Sullivan: Well, again, they always talk about the very wealthy, but then you look at the details of their plans and they start to come down I believe on middle class families. So it's the devil in the details. Raising taxes on Americans, on small businesses, on employment generators in terms of businesses during a recession, I don't think is a good idea.
Van Susteren: Coming up - the climate change crisis, how to preserve the environment without killing jobs. I asked Senator Sullivan after the break. Welcome back to Full Court Press. This past week, President Biden hosting a two-day global climate summit. The President announcing that by 2030 the U.S. will slash greenhouse gas emission levels by roughly 50%. The goal would require immediate change. Renewable energy would reportedly have to make up about 50% of the nation's power supply. And that would mean largely phasing out coal-fired and gas-fired electricity. This move, Senator Dan Sullivan says he opposes.
Sullivan: I believe that we should be continuing all-of-the-above energy: renewables, oil, gas. And this administration, unfortunately, is targeting American workers in the oil and gas sector. I totally disagree with it.
Van Susteren: Or they would say, not that they're targeting American workers. They have a different view. They would say that they're trying to preserve the environment for the next generation. I assume that, you know, I assume that would be the argument. You know, the Republicans look at it one way, Democrats look at it another way.

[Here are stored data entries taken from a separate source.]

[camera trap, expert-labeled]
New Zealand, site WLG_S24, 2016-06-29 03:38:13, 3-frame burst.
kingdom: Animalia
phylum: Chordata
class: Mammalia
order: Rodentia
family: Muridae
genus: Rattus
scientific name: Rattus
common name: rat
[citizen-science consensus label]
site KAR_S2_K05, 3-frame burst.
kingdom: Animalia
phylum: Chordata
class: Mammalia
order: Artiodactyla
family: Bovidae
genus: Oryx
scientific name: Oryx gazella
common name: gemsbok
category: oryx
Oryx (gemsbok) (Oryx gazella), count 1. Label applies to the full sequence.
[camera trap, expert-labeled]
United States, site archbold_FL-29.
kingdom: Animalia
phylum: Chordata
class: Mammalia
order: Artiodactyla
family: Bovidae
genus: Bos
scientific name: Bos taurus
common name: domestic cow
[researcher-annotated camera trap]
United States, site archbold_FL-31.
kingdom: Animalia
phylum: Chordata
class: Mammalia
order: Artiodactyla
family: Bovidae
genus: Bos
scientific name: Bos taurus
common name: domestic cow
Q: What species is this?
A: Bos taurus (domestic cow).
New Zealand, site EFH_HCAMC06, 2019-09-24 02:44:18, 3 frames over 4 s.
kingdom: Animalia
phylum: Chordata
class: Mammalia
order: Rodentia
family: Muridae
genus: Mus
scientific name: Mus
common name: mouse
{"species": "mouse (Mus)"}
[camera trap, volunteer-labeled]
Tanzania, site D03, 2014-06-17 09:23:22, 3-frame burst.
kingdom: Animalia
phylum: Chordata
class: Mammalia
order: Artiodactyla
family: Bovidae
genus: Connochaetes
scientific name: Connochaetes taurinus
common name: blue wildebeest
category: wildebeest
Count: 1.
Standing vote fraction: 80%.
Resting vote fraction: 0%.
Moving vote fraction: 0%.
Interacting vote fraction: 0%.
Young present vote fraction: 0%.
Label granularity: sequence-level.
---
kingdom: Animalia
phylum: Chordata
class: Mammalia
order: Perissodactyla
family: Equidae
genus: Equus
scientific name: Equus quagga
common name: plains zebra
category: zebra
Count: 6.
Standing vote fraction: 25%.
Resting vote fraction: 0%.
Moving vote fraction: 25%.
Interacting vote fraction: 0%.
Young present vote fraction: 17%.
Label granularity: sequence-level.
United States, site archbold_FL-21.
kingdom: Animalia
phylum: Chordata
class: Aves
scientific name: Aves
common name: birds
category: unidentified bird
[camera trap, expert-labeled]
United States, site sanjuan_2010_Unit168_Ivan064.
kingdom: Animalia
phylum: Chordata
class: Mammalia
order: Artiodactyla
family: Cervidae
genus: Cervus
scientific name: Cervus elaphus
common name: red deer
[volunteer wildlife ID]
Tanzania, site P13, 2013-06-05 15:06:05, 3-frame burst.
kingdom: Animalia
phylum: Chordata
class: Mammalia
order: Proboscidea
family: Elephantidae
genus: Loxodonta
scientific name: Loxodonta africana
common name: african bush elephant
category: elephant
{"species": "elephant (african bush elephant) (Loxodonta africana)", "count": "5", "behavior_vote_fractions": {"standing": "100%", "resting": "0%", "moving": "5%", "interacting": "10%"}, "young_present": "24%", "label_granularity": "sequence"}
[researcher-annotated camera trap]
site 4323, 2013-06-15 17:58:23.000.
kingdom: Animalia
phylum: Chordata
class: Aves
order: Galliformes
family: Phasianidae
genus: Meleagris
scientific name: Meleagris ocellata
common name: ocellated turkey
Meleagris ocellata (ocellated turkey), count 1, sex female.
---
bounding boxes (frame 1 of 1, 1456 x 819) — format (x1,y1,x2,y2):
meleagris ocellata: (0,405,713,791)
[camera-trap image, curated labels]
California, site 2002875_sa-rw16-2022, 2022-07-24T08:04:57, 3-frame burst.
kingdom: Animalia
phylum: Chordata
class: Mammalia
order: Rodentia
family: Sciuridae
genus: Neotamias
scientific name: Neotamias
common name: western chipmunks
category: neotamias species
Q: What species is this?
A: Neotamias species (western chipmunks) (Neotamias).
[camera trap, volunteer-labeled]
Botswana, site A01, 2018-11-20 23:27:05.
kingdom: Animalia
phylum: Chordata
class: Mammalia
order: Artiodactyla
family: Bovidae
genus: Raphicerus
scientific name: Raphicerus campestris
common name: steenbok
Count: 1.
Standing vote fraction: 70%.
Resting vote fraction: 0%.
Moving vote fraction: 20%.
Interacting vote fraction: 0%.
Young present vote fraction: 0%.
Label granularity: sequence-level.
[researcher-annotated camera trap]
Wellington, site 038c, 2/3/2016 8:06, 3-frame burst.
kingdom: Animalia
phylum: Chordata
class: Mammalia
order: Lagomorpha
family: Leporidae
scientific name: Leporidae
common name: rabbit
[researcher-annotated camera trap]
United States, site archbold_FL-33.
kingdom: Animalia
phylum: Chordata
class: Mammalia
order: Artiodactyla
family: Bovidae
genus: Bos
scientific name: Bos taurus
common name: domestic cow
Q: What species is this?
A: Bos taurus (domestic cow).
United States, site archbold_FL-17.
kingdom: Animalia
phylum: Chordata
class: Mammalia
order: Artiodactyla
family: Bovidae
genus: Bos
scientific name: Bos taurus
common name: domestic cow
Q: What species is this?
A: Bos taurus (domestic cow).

Sullivan: Sure. There's no country on the planet that has higher standards than we do. So, if you need energy, which you do, why do you not want to produce it in the place with the highest environmental standards, which we have, by American workers, who are the best in the world? So to me, that argument on the environment really doesn't hold water. And here's something else. You know, our country reduced greenhouse gas emissions by almost 15% from 2005 to 2017. That's more than any other major economy in the world by far. And we did that because we produced a lot of natural gas.
Van Susteren: It may be by far, but it still is a problem.
Sullivan: Oh, it’s still a -
Van Susteren: I mean it’s a terrible problem. It may be something that, you know, good, we're going in the right direction that way, but it still remains a continuing problem with Republicans having one idea about it and the Democrats having another idea about it.
Sullivan: But I think there can be a lot of bipartisan support around the idea of continuing to produce our own resources in a very high standard environmental way. And when we do that, when we've done that, especially the revolution in natural gas production in America, we have lowered greenhouse gas emissions more than any other major economy in the world. That's progress. My view is we need to keep that going.
Van Susteren: Alright, Iran. Is there going to be a new deal with Iran?
Sullivan: I hope not. I was strongly opposed to the last JCPOA. I read it in all kinds of detail. I think it incentivized the Iranians’ additional terrorist behavior. You know, they're the largest terrorist state in the world. And as someone who's now 27 years in the Marine Corps, I have not forgotten what the Iranians did to so many of our soldiers, particularly in Iraq, where they were sending very sophisticated IEDs to Shia militias, and killed and wounded over 2,000 of our best and brightest American soldiers. So I am not a supporter of the Iran deal at all. I think that -
Van Susteren: Is there any deal that could be - that could satisfy you?
Sullivan: There could be a deal if it was much more broad, particularly focused on Iranian terrorist activities. They're the largest state sponsor of terrorism in the world. Israel, many of the Gulf Arab states with these Abraham Accords. And a lot of that realignment, which is very positive for us and for Israel, is because I think the countries in the region saw that the biggest threat from the region wasn't each other, it was Iran and we need to continue that strategic realignment with Israel and some of our Arab allies and I think that's an important area of progress and I think the Biden administration is committed to that.
Van Susteren: Thank you to Senator Sullivan.